[ClusterLabs] How to achieve next order behavior for start/stop action for failover

Mon Dec 4 14:51:30 EST 2023

On Mon, Dec 4, 2023 at 8:48 AM Novik Arthur <freishutz at gmail.com> wrote:
>
> Hello community!
> I'm not sure if pacemaker can do it or not with current logic (maybe it could be a new feature), but it's worth asking before starting to "build my own Luna-park ,with blackjack and ...."
>
> Right now I have something like:
> MGS -> MDT -> OST
> order mdt-after-mgs Optional: mgs:start mdt:start
> order ost-after-mgs Optional: mgs:start ost:start
> order ost-after-mdt0000 Optional: mdt0000:start ost:start
>
> We have 4 nodes (A,B,C,D).
> Nodes A and B carry MGS.
> Nodes A,B,C,D carry MDT000[0-3] - one per node.
> Nodes A,B,C,D carry OST000[0-3] - one per node.
> If we stop nodes A and B, MGS will be stopped since there is NO placement to start for it, but MDT000[0-1] and OST000[0-1] could failover and will try to do that and will fail since MGS is a mandatory for us (and by the end will be blocked), but I use optional to avoid unnecessary stop/start chain for MDT/OST.
>
> I want to avoid unnecessary STOP/START actions of each dependent resource in case of failover, but preserve the order and enforce MGS dependency for those resources which are stopped (so, to start I need to follow the chain and if started then do nothing). Think about it like separate procedures for 1st start and failover during work... like soft-mandatory or something like that.

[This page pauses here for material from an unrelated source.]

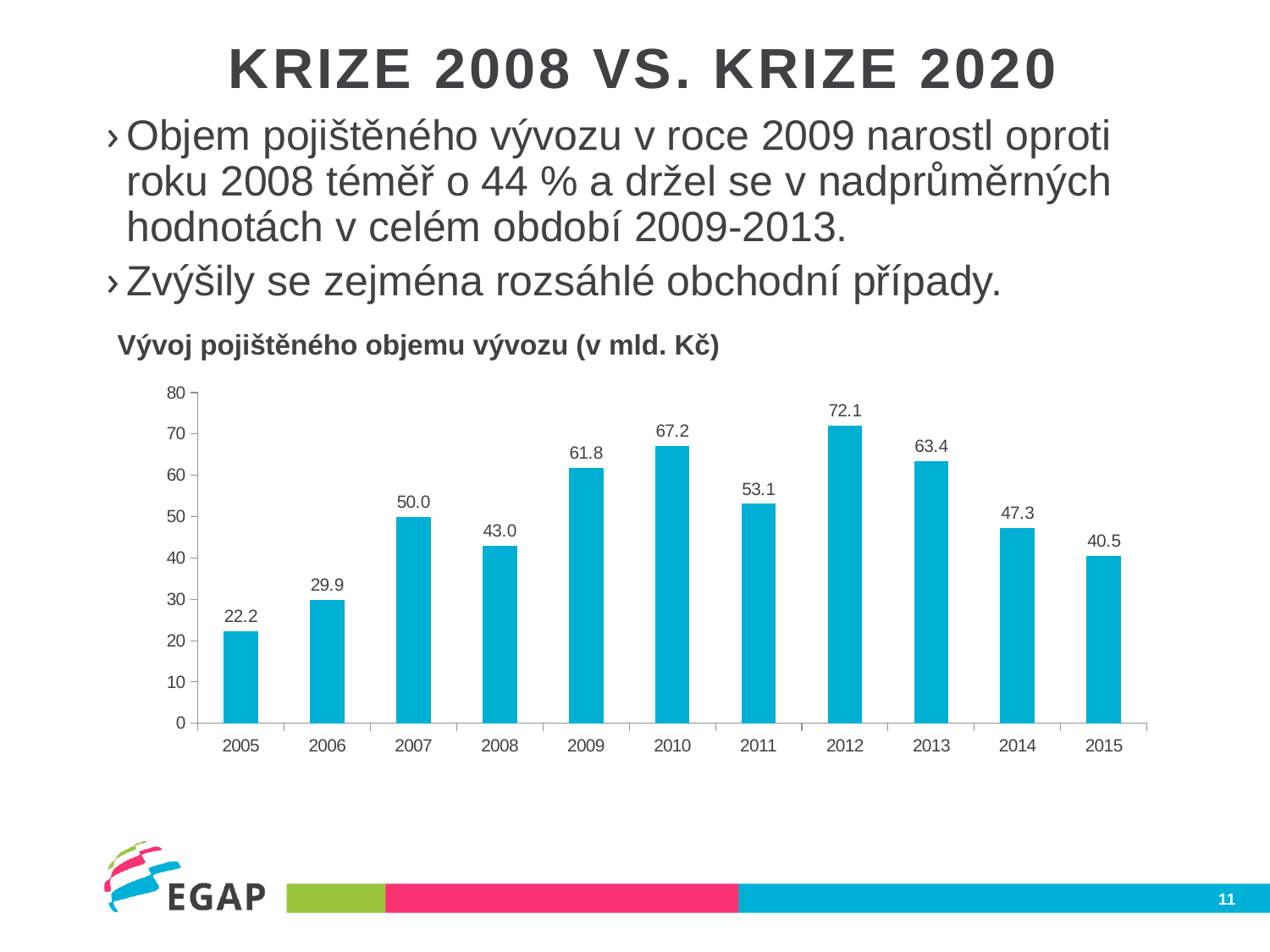
What is the value for 2009 in the chart? 61.8 What is the difference between the values for 2012 and 2013? 8.7 Which year has the lowest value in the chart? 2005 What kind of chart is shown on the slide? bar chart Which is larger, the value for 2011 or the value for 2014? 2011 Which year has the highest value in the chart? 2012 What is the title of the chart? Vývoj pojištěného objemu vývozu (v mld. Kč) Is the value for 2010 greater or less than 60? greater What is the value for 2015 in the chart? 40.5 What is the value for 2005 in the chart? 22.2 How many years are shown on the x axis of the chart? 11 What is the difference between the values for 2009 and 2008? 18.8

You might try adding "symmetric=false". That option means the
constraints apply to start but not to stop.

Otherwise, I'm struggling to understand the actual vs. desired
behavior here. Perhaps some example outputs or logs would be helpful
to illustrate it.

All of these ordering constraints are optional. This means they're
applied only when both actions would be scheduled. For example, if mgs
and mdt are both scheduled to start, then mgs must start first; but if
only mdt is scheduled to start, then it does not depend on mgs.

Perhaps the fact that these are cloned resources is causing the
ordering constraints to behave differently from expectation... I'm not
sure.

> I think that if I tweak OCF start/stop (make them dummy and always success) and move all logic to monitors with deep checks, so that monitor could mount/umount and etc. + assign transient attrs which could track ready or not for start, and create location rules which prefer/honor transient attrs, then I could achieve desirable state, but it looks very complex and probably doesn't worth it...

Sometimes for complex dependencies, it can be helpful to configure an
ocf:pacemaker:attribute resource (which usually depends on other
resources in turn). This resource agent sets a node attribute on the
node where it's running. The attribute can be useful in rules as part
of more complicated constraint schemes.

>
> I would love to see any thoughts about it.
>
> Thanks,
> A
>
> _______________________________________________
> Manage your subscription:
> https://lists.clusterlabs.org/mailman/listinfo/users
>
> ClusterLabs home: https://www.clusterlabs.org/

-- 
Regards,

Reid Wahl (He/Him)
Senior Software Engineer, Red Hat
RHEL High Availability - Pacemaker